[THINGS TO DO]
1. In the Cray bug post, which company bought Cray from SGI?
2. Please print the part of the Cray bug post that begins at the words "I note in passing" and stops after "this compiler.".

[EXCERPTED TEXT]
==============================
I found a problem in the Fortran 90 program that I have ported to a Cray
J90 which I can reproduce with small test programs. The program makes use
of OpenMP and there is a bug in Cray's implementation of Fortran 90. I
reported this to the local help desk at NERSC. They filed a report with
Cray in March. The consultant at NERSC optimistically predicted that the
bug would be fixed in *three* months. In fact Cray were still testing
their bug fix in late June and a Fortran 90 compiler with the bug fix
still hasn't been installed on the local J90.
The Cray PVPs Fortran compilers have their own proprietary autotasking
directives for shared memory programming. I think support for OpenMP was
added relatively recently. However, the Cray Fortran manual does say that
the autotasking directives are now deprecated and that OpenMP should be
used so presumably their implementation of OpenMP should now be stable?
I note in passing that Cray were recently sold by SGI to Tera. SGI kept
their Origin 2000 line going. (Great machines, by the way :)
Anyway, enough complaining about Cray. I will describe the bug and would
like to know if anybody has any suggestions of a good workaround. At
present I use "C$omp parallel do, if(nloop.ne.1)" where nloop is the final
value of the loop variable. However, this extra check may have a
performance penalty (but without it, presumably anything can happen...).
I am also interested if anybody else has had problems with OpenMP with
this compiler.
==============================
Saved data entries:
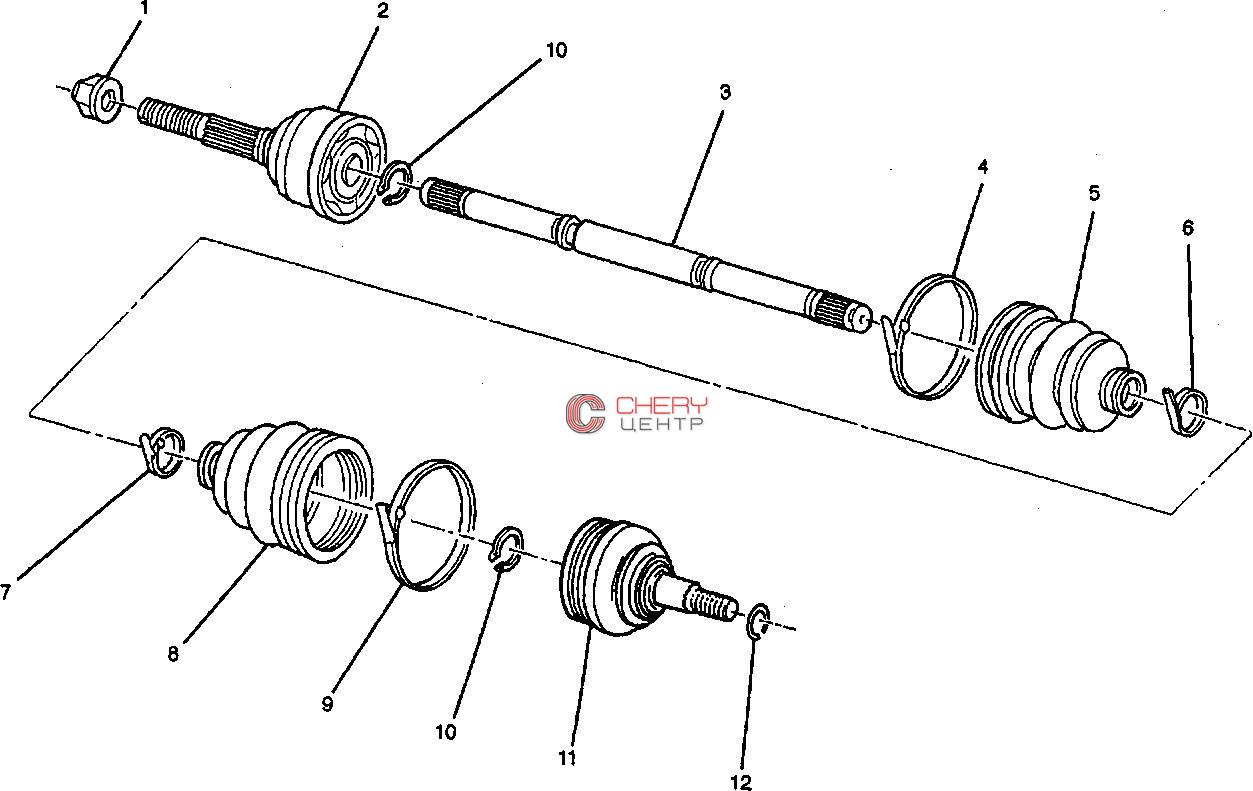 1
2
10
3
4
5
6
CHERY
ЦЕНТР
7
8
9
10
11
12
==============================
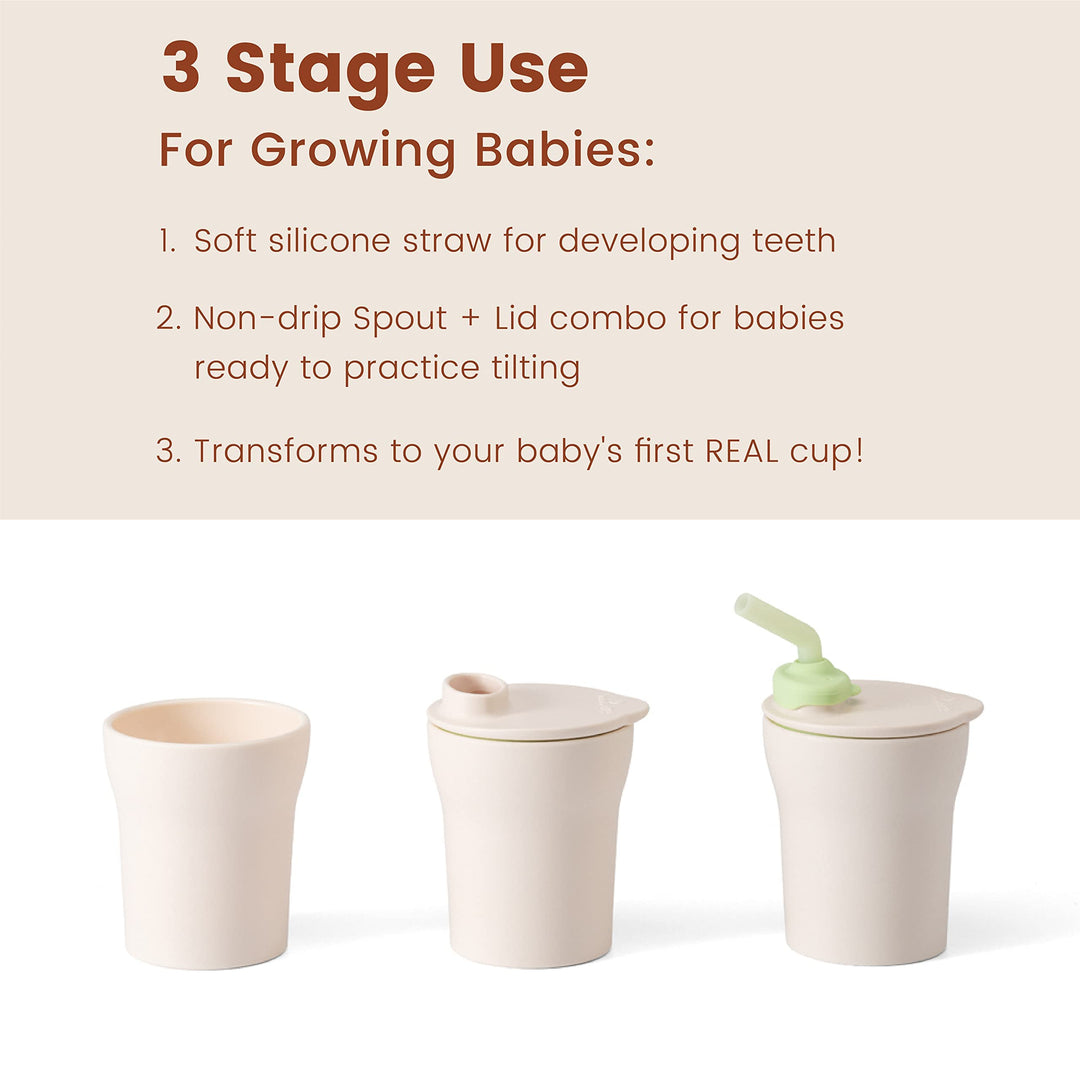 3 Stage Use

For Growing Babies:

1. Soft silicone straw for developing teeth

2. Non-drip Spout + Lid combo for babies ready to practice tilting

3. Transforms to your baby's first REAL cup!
==============================
[ANSWER SECTION]
1. Tera.

2.
I note in passing that Cray were recently sold by SGI to Tera. SGI kept
their Origin 2000 line going. (Great machines, by the way :)
Anyway, enough complaining about Cray. I will describe the bug and would
like to know if anybody has any suggestions of a good workaround. At
present I use "C$omp parallel do, if(nloop.ne.1)" where nloop is the final
value of the loop variable. However, this extra check may have a
performance penalty (but without it, presumably anything can happen...).
I am also interested if anybody else has had problems with OpenMP with
this compiler.